> ПИСЬМЕННЫЕ ЗАДАНИЯ:
(a) Ответьте на вопросы по тексту о сватовстве и брачных предложениях:
(i) Из какой сказки приведено брачное предложение?
(ii) В каком году Наталью Егоровну Шилкину звали замуж?
(iii) Где находится запись устного мемуара Веры Федоровны Шанеевой?
(b) Напишите продолжение текста о сватовстве и брачных предложениях, начиная сразу после его последнего предложения.

Или, скажем, сравните брачное предложение из сказки “Солдат и царевна”: “В золотых сундуках будет одежа лежать, как жар гореть!”, и историю Натальи Егоровны Шилкиной, которую в 1970 году звали замуж не менее симпатичным образом (записи из проекта профессора Шанина): “Он тогда еще когда уговаривал, говорил, что всю в золото ее нарядит. И действительно, накупил ей много, 16 золотых зубов у нее. И говорил в шутку, что она у него золотушная!”

Очевидно, что договор, или даже сватовство – как форма коллективного признания в любви (признания роя) ценится значительно больше любовной исповеди. И Вера Федоровна Шанеева, станционная буфетчица (станция Сибирь, город Мыски Кемеровской области), объясняет почему: “Он со мной не звенел, а уважительно попросил. Сказал: “Сестра старшая еще холостячка. Поэтому мамаша будет против нашей свадьбы. Но ты все же иди за меня!”». Социолог-интервьюер (запись устного мемуара Веры Федоровны находится в РГАНИ) пытается уточнить: “В каком смысле “не звенел”?” – “Не врал, не преподносил ничего, – отвечает Вера Федоровна Шанеева. – Я же в общепите всю жизнь, и по общежитиям, наслушалась про любовь. А он – уважительные слова говорил, красивые”.

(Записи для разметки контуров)

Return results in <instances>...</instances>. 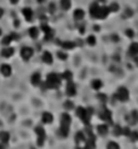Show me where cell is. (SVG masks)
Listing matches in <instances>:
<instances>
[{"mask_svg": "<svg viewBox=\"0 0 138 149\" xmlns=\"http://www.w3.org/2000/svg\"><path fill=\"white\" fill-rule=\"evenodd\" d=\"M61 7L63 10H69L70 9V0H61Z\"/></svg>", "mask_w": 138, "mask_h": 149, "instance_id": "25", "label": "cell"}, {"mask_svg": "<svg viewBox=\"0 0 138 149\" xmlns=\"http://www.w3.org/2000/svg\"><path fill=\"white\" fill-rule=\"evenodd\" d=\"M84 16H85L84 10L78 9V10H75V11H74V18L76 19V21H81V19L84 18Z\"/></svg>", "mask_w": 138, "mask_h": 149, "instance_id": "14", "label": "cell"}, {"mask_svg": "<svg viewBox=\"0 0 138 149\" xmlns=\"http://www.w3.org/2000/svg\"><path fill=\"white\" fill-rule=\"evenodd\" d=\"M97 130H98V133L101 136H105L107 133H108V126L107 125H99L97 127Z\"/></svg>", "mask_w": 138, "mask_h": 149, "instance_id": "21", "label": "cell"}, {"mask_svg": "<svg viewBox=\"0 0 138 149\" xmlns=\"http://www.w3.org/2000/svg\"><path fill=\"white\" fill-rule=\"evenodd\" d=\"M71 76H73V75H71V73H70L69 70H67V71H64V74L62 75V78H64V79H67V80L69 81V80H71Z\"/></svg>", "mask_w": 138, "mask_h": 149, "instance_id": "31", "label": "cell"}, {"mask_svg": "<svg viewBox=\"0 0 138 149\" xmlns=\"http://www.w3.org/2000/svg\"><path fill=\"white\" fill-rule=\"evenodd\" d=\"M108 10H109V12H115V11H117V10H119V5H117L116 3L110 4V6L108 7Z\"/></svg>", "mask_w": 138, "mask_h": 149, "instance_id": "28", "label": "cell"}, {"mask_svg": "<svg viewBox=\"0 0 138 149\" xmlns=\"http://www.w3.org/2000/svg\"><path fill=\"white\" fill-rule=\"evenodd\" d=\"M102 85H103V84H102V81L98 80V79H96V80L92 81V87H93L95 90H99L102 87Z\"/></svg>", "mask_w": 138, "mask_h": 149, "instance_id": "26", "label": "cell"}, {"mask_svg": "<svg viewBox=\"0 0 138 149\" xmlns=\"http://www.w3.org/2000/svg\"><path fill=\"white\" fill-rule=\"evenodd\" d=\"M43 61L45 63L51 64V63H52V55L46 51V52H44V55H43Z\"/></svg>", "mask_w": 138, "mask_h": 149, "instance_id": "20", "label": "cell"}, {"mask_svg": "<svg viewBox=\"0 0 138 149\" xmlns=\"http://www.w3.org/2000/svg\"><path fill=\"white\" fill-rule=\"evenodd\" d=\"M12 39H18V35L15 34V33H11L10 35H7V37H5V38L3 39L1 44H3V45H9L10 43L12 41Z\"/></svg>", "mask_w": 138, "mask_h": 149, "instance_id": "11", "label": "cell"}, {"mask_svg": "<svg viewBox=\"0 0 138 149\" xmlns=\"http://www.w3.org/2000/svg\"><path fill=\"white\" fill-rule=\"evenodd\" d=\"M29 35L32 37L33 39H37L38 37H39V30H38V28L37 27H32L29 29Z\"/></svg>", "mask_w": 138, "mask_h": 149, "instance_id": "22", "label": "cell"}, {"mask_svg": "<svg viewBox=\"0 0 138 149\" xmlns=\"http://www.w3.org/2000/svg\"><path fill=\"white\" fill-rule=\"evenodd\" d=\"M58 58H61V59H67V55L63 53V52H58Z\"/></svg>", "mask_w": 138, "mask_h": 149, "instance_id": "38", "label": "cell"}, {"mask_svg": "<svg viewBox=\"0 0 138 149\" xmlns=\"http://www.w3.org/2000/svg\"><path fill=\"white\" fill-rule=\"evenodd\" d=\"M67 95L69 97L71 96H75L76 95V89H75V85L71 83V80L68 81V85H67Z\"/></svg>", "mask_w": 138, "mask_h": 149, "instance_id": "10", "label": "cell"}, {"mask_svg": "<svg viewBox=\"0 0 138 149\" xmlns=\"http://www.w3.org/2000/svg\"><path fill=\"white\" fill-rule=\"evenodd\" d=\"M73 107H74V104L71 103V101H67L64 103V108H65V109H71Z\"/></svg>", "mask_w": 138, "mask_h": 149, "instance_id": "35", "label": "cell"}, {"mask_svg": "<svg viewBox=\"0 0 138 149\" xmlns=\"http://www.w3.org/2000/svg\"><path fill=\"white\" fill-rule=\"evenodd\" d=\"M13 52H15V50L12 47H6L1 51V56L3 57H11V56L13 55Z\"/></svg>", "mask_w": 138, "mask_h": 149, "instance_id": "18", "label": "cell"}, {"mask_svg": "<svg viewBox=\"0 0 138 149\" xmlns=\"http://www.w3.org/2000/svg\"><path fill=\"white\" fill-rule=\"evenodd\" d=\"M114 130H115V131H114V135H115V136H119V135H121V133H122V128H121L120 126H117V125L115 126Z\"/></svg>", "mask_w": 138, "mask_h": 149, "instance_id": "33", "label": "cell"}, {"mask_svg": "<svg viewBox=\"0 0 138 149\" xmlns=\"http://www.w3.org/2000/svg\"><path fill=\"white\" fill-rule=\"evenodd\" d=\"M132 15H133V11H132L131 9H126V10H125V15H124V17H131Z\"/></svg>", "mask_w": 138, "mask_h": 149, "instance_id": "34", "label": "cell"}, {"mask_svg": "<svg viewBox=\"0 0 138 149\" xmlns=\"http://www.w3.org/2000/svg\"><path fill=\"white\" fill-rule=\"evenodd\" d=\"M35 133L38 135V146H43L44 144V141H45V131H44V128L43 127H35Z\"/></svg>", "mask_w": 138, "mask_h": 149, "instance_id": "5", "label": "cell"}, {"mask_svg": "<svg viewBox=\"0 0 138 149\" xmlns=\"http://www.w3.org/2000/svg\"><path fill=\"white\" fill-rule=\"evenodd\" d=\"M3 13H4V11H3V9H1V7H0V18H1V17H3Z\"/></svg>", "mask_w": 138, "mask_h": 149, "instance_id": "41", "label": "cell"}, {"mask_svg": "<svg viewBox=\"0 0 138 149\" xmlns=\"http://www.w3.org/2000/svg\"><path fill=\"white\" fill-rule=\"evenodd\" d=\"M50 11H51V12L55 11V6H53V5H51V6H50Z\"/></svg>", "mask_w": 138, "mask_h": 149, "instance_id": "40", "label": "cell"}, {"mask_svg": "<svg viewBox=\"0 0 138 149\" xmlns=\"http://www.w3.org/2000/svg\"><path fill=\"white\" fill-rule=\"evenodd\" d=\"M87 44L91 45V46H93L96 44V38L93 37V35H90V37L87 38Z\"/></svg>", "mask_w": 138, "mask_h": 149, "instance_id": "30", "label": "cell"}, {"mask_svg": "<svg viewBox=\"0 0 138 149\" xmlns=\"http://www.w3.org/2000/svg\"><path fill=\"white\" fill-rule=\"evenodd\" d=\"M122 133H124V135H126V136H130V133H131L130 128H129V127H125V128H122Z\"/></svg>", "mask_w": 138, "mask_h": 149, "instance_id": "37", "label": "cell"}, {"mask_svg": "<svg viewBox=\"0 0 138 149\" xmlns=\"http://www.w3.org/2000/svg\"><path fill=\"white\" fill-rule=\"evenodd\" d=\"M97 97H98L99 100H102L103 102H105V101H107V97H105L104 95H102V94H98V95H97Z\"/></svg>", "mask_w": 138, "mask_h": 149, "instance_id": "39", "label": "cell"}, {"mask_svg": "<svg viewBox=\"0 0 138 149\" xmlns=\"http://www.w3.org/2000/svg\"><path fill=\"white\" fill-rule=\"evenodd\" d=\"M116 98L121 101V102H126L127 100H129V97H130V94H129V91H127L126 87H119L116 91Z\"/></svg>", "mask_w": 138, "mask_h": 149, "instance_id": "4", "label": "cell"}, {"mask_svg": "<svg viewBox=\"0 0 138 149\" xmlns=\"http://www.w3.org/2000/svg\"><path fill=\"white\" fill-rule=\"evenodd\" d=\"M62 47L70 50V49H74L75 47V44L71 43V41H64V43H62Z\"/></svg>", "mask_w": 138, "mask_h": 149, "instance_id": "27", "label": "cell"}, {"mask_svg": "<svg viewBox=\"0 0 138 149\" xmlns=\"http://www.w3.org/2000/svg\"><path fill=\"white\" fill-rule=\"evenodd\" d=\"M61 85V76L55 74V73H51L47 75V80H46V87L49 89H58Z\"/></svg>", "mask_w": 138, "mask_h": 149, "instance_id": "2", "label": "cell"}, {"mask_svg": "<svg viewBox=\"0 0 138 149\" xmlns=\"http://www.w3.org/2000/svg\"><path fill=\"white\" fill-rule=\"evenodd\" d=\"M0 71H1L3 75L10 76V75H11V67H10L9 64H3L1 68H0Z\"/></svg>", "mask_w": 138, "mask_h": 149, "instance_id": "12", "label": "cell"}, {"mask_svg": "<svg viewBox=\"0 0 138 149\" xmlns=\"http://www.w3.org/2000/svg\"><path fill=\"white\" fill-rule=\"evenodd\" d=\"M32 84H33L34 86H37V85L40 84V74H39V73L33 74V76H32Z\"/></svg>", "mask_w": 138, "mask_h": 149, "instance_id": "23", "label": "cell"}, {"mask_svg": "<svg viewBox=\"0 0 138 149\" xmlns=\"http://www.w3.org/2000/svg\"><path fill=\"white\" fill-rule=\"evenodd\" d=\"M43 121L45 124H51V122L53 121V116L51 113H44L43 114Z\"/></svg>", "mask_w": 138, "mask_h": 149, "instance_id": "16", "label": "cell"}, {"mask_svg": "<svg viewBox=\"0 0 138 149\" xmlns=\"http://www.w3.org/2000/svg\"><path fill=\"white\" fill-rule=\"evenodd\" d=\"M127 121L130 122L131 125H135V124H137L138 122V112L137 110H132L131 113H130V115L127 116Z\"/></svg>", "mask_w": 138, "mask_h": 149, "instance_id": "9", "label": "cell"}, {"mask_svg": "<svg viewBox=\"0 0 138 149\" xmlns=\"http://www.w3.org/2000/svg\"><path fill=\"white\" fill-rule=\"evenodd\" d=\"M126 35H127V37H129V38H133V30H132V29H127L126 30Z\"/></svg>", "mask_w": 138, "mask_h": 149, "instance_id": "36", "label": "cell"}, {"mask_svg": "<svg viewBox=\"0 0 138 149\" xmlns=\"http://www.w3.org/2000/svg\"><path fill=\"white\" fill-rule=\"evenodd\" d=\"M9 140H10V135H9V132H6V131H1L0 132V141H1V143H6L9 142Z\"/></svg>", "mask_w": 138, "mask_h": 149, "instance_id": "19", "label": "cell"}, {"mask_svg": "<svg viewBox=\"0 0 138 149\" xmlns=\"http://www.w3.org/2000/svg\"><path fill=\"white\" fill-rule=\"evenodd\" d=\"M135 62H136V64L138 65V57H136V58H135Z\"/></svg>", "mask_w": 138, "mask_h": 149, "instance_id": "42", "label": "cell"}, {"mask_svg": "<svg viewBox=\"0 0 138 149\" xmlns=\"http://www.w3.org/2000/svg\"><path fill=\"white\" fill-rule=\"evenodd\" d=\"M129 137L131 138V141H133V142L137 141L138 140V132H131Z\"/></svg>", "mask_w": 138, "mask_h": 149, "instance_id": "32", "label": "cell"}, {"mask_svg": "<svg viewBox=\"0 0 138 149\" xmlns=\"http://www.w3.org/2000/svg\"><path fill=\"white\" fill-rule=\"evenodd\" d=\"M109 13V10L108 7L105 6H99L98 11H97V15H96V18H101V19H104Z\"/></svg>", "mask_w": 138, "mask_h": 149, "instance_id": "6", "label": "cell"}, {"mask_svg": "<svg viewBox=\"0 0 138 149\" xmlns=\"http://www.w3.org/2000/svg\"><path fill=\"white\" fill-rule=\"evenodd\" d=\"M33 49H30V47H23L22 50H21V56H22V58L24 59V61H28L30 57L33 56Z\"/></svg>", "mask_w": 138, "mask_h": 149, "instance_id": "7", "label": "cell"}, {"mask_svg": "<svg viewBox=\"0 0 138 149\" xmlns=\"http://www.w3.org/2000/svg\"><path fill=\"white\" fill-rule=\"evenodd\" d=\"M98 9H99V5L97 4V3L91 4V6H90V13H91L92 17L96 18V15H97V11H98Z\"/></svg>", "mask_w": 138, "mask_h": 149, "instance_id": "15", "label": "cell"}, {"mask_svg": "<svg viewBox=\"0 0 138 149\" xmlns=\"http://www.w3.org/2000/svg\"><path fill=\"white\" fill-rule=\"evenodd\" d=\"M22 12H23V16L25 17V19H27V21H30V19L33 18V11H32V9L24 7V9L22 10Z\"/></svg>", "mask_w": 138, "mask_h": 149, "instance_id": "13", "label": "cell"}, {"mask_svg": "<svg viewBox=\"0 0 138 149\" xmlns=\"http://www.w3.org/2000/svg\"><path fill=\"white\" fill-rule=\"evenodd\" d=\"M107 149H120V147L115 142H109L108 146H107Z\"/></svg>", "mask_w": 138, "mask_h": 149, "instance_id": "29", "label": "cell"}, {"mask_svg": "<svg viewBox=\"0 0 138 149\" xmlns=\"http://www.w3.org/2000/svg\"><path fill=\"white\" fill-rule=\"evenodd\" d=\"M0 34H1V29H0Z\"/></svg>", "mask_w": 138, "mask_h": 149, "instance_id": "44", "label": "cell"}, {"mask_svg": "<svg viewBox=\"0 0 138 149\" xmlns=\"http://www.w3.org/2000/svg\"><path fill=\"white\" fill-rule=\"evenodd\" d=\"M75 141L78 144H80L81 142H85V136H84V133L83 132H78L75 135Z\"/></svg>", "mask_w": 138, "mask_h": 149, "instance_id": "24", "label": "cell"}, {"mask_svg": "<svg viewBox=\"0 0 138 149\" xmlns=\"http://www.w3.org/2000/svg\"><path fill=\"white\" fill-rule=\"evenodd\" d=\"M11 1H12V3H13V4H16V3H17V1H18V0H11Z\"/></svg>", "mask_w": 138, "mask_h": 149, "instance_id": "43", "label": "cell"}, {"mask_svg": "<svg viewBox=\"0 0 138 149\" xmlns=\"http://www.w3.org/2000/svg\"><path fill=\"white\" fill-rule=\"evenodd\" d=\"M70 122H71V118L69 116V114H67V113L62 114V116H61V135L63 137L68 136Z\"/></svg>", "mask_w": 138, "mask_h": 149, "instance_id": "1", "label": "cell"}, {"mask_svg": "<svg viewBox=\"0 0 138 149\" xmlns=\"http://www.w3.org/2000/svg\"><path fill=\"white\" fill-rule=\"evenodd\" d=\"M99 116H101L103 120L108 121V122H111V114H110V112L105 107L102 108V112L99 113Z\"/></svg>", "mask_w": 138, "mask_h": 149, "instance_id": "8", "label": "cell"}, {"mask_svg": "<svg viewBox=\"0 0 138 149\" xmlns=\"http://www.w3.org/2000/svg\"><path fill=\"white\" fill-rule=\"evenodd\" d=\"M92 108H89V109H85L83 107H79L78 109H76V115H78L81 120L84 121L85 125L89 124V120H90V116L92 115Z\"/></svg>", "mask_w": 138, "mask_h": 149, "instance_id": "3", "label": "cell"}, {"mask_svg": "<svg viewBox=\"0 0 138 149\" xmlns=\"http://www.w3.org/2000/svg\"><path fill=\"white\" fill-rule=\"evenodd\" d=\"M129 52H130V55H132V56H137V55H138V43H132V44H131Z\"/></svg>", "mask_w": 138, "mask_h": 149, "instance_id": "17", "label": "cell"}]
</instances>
==
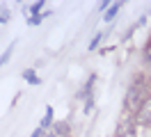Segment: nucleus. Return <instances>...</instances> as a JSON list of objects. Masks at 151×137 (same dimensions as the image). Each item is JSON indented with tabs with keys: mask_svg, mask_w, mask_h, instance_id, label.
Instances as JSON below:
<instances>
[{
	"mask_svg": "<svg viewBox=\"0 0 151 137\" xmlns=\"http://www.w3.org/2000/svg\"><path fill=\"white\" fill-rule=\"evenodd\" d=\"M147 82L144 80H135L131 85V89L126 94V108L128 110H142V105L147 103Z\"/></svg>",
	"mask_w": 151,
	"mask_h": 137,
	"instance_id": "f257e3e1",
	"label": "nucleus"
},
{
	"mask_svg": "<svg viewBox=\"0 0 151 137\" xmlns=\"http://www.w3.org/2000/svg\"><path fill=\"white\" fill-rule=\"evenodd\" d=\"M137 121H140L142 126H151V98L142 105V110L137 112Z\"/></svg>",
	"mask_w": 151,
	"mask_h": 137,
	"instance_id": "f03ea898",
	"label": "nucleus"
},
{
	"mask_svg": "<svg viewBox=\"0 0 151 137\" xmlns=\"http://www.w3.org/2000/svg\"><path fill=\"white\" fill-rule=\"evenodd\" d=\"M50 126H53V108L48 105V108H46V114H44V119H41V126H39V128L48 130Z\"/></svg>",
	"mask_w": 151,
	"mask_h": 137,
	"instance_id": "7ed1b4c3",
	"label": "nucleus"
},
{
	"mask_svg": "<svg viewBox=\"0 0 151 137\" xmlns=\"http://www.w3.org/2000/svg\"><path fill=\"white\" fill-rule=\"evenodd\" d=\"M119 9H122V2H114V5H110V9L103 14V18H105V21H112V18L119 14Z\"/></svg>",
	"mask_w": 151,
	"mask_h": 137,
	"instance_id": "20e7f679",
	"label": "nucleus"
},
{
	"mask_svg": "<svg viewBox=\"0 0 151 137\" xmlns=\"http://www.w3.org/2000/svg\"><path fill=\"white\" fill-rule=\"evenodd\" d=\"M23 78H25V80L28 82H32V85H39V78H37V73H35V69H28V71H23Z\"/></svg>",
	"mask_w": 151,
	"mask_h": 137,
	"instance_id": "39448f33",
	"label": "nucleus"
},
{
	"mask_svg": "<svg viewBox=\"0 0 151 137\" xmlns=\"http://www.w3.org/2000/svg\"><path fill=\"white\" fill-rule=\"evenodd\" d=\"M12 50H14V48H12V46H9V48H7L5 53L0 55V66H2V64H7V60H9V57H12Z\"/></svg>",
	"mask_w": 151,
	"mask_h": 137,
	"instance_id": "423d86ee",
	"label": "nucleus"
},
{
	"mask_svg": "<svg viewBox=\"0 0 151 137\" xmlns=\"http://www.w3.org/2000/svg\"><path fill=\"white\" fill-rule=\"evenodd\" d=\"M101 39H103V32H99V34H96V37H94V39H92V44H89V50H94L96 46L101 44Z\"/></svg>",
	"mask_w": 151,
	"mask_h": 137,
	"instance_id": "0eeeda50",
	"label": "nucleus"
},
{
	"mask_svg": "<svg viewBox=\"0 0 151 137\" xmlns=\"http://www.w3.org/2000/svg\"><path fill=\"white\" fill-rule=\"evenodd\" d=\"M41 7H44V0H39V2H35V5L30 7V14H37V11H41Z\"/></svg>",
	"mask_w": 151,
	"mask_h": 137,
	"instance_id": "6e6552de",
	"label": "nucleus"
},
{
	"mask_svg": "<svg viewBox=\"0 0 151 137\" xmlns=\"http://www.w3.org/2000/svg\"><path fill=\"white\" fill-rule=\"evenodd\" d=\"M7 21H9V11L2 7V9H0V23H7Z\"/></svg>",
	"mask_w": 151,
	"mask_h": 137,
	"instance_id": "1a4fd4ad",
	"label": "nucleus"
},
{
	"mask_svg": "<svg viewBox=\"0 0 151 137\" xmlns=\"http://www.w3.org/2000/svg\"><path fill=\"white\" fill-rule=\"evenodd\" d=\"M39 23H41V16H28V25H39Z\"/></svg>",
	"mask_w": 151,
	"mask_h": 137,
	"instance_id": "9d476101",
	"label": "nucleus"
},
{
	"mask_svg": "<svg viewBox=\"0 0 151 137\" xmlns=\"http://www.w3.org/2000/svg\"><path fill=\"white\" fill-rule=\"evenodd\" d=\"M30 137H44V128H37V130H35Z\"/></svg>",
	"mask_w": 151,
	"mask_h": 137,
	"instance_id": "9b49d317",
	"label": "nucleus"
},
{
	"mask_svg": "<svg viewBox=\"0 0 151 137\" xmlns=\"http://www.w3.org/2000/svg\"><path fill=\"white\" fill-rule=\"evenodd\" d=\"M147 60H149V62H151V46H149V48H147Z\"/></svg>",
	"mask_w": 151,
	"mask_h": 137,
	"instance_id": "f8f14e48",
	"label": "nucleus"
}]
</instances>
...
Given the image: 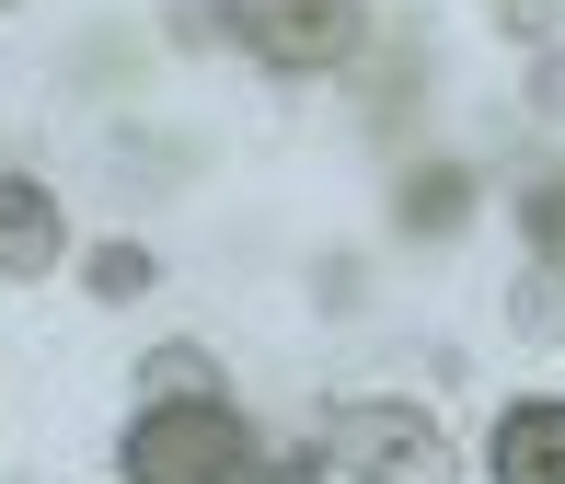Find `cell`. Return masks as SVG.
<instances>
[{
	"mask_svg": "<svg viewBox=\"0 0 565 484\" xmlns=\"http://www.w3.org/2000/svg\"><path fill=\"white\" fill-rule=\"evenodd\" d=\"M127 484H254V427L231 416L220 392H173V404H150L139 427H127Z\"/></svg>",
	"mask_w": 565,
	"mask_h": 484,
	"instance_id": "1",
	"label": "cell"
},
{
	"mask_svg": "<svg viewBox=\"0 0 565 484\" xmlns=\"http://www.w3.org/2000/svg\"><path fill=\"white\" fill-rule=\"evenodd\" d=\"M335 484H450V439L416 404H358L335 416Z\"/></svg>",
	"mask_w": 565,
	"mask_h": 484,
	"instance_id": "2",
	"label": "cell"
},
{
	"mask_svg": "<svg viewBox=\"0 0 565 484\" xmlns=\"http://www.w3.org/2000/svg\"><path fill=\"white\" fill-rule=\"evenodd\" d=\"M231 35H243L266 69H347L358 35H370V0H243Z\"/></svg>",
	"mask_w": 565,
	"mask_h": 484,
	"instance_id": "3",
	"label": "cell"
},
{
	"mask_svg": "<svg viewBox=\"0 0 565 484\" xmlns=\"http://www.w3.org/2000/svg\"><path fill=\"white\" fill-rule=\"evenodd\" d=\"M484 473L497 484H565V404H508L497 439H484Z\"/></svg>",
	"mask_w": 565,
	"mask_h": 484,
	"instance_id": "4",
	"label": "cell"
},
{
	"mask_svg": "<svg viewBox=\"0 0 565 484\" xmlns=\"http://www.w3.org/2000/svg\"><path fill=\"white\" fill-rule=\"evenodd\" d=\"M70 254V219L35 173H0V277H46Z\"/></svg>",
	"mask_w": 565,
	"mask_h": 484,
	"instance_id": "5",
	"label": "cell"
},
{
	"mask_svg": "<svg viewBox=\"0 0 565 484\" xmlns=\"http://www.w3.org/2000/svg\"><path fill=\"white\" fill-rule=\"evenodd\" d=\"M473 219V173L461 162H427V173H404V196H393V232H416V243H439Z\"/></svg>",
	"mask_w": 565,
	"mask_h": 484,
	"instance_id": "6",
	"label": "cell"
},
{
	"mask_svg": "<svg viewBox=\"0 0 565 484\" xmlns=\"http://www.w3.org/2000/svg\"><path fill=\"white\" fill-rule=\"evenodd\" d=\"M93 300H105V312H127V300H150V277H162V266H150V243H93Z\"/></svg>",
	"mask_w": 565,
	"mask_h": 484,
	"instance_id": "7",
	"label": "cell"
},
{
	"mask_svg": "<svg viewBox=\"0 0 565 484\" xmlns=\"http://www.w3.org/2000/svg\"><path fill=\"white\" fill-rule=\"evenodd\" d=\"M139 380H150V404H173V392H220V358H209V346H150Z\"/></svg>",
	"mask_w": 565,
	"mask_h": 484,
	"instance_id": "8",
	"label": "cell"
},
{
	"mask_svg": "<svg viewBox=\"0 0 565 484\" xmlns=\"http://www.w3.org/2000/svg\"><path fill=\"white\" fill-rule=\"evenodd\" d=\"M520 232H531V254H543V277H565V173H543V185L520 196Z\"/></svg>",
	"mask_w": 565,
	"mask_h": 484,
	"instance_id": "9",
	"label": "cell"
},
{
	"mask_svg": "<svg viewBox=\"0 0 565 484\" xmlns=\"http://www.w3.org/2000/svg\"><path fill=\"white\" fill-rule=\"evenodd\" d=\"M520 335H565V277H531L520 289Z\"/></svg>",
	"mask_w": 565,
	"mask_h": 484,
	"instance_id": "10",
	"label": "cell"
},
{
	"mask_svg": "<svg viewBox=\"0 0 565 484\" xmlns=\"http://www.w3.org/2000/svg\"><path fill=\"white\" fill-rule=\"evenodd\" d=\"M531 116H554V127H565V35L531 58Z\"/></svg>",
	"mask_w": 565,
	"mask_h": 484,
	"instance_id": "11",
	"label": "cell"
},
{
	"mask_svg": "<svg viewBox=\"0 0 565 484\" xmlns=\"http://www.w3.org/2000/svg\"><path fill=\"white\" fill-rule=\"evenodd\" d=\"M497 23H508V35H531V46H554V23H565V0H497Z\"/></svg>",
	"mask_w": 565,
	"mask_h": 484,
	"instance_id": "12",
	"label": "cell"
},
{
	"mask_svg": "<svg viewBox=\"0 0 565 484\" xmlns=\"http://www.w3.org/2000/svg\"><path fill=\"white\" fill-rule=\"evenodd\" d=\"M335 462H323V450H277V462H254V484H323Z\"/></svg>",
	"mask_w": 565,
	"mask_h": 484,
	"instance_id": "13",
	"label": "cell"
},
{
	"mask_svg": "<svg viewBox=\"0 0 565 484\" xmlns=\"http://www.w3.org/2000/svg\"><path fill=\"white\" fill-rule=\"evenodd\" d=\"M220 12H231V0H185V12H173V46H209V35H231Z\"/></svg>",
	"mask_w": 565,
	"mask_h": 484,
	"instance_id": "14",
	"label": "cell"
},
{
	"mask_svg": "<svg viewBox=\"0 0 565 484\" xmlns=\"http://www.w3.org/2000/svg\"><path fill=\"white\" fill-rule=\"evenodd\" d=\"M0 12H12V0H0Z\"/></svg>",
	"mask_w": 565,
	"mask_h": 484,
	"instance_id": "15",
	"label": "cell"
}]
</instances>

> ОТВЕТЫ ПО ПОРЯДКУ:
(a)
(i) Из сказки «Солдат и царевна».
(ii) В 1970 году.
(iii) В РГАНИ.

(b)
Для Веры Федоровны любовное признание – это некрасивые слова.

Древнее отношение к понятию красоты и некрасивости слова. “Некрасивые слова” – смущающие, лукавые, личные, разоблачающие, слишком красивые. Это постыдный речевой акт, соблазн, словесный грех, вербальный блуд.

Когда читаешь народные мемуары, интересно наблюдать за возвращением слову, затертому двумя с лишним веками неумолчного разночинного, гостиного, литературного разговора, первоначального смысла. “Красивое”, правильное слово то, за которым стоит не символ, а реальность, действие. Так, Анна Матвеевна Ганцевич (записи группы Теодора Шанина) сказала абсолютно точную, невозможную фразу: “Муж, случалось, изменял мне. Но я и не мыслила, что он уйдет от меня, так как он очень верный мне был”. За этой фразой – костяная, мозжечковая реальность. Сказочная, в которой, как в бесконечных вариантах Кощеева сюжета, старшие братья режут, расчленяют и обманывают Ивана-царевича, с тем чтобы присвоить его подвиги, “угрозами и улещениями” заставляют молчать его невесту и привозят девицу к отцовскому двору как собственную добычу. “Где же младший ваш брат?”, – спрашивает отец. “Не знаем, батюшка, мы с ним разминулись”. Что невеста, царевно-золотые кудри? Молчит. Не погибать же впустую, за одни слова. Вани-то нету. По любому литературному закону – нет читательского прощения такой героине.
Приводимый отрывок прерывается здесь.